**EXERCISE INSTRUCTIONS**
1 > According to the Form 8-A filing below, on which exchange are the 6.375% Senior Notes Due 2018 to be registered?
2 > Continue the Form 8-A filing for Customers Bancorp, Inc. from the point at which it stops.

*** PAGE TEXT Section Begins ***

Form 8-A12B

 

 

UNITED STATES

SECURITIES AND EXCHANGE COMMISSION

Washington, D.C. 20549

 

 

FORM 8-A

 

 

FOR REGISTRATION OF CERTAIN CLASSES OF SECURITIES

PURSUANT TO SECTION 12(b) OR (g) OF THE

SECURITIES EXCHANGE ACT OF 1934

 

 

CUSTOMERS BANCORP, INC.

(Exact name of registrant as specified in its charter)

 

 

 

Pennsylvania   27-2290659

(State of incorporation

or organization)

 

(IRS Employer

Identification No.)

1015 Penn Avenue, Suite 103

Wyomissing, PA

  19610
(Address of principal executive offices)   (Zip Code)

Securities to be registered pursuant to Section 12(b) of the Act:

 

Title of each class

to be so registered

 

Name of each exchange on which

each class is to be registered

6.375% Senior Notes Due 2018   The NASDAQ Stock Market LLC

 

 

If this form relates to the registration of a class of securities pursuant to Section 12(b) of the Exchange Act and is effective pursuant to General Instruction A.(c), check the following box.    x

If this form relates to the registration of a class of securities pursuant to Section 12(g) of the Exchange Act and is effective pursuant to General Instruction A.(d), check the following box.    ¨

Securities Act registration statement file number to which this form relates: 333-188040

Securities to be registered pursuant to Section 12(g) of the Act: None

 

 

 


Item 1. Description of Registrant’s Securities to be Registered.

For a description of the 6.375% Senior Notes Due 2018 (the “Notes”) of Customers Bancorp, Inc. (the “Registrant”) to be registered hereunder, reference is made to (i) the information set forth under the heading “Description of Debt Securities” in the Registrant’s prospectus (the “Prospectus”) that constitutes a part of the Registrant’s Registration Statement on Form S-3 (File No. 333-188040) (the “Registration Statement”), filed with the Securities and Exchange Commission (the “Commission”) under the Securities Act of 1933, as amended (the “Securities Act”), which information is hereby incorporated by reference and (ii) the description of the Notes set forth under the heading “Description of Notes” included in the prospectus supplement (the “Prospectus Supplement”) subsequently filed by the Registrant with the Commission on July 26, 2013 pursuant to Rule 424(b) under the Securities Act relating to the Registration Statement, which information is hereby incorporated by reference. To the extent there are any inconsistencies between the information in the Prospectus and the Prospectus Supplement under the headings described above, the information in the Prospectus Supplement shall be deemed to have superseded the information in the Prospectus.

*** PAGE TEXT Section Ends ***
*** INFORMATION SHOWN Section Begins ***

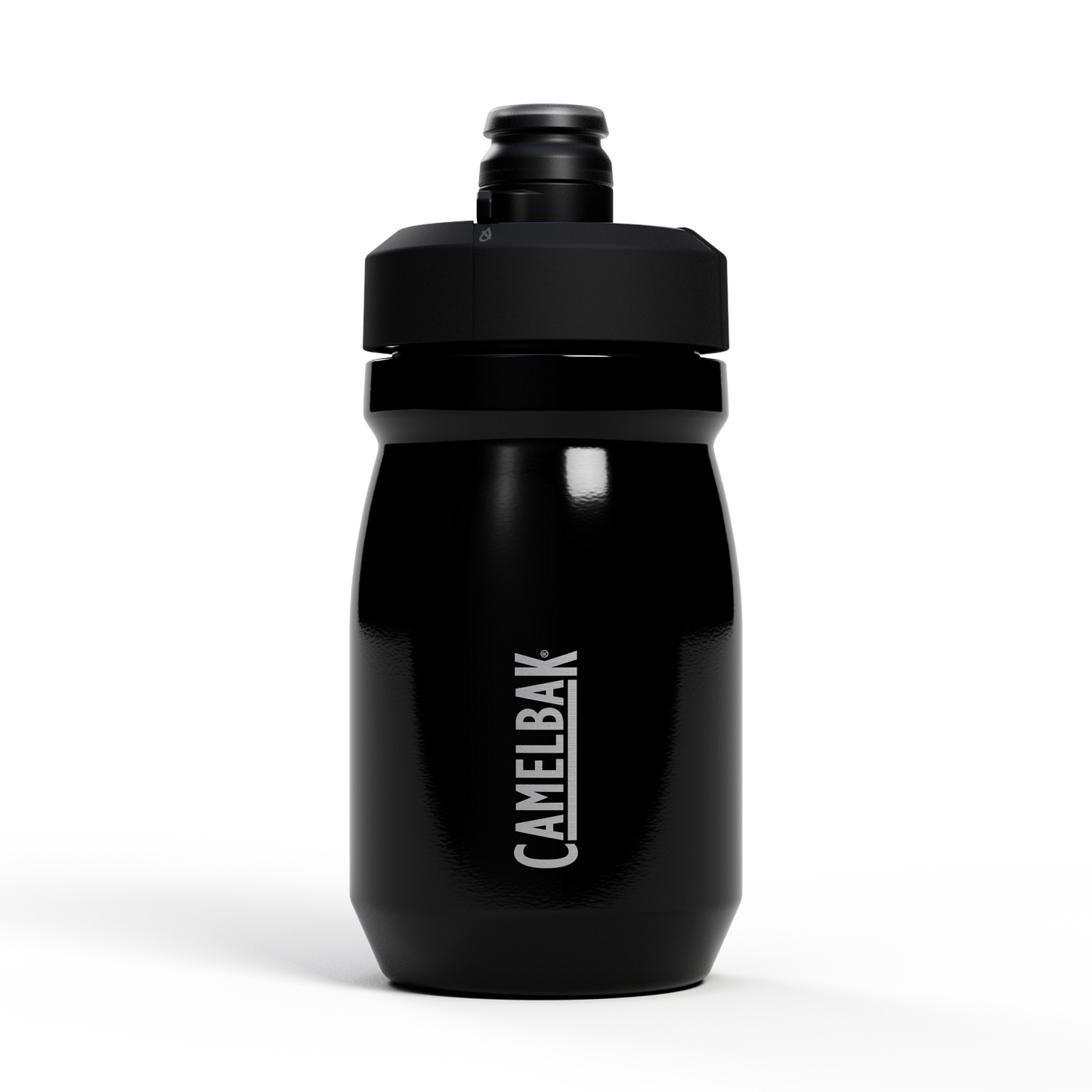 podium-steel-12oz-bike-bottle-h7 2tigwun4hy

*** INFORMATION SHOWN Section Ends ***

**ANSWERS TO THE EXERCISES**
1 > The NASDAQ Stock Market LLC.

2 >
 

Item 2. Exhibits.

 

Exhibit

No.

  

Description

4.1    Form of Indenture between Customers Bancorp, Inc., as Issuer, and Wilmington Trust, National Association, as Trustee
4.2    Form of Supplemental Indenture between Customers Bancorp, Inc., as Issuer, and Wilmington Trust, National Association, as Trustee
4.3    Form of 6.375% Senior Notes due 2018 (included in Exhibit 4.2)


SIGNATURE

Pursuant to the requirements of Section 12 of the Securities Exchange Act of 1934, the Registrant duly has caused this registration statement to be signed on its behalf by the undersigned, thereto duly authorized.

 

CUSTOMERS BANCORP, INC.
By:   /s/ Jay S. Sidhu
 

Jay S. Sidhu

Chairman and Chief Executive Officer

Date: July 29, 2013


EXHIBIT INDEX

 

Exhibit

No.

 

Description

4.1

  Form of Indenture between Customers Bancorp, Inc., as Issuer, and Wilmington Trust, National Association, as Trustee

4.2

  Form of Supplemental Indenture between Customers Bancorp, Inc., as Issuer, and Wilmington Trust, National Association, as Trustee

4.3

  Form of 6.375% Senior Notes due 2018 (included in Exhibit 4.2)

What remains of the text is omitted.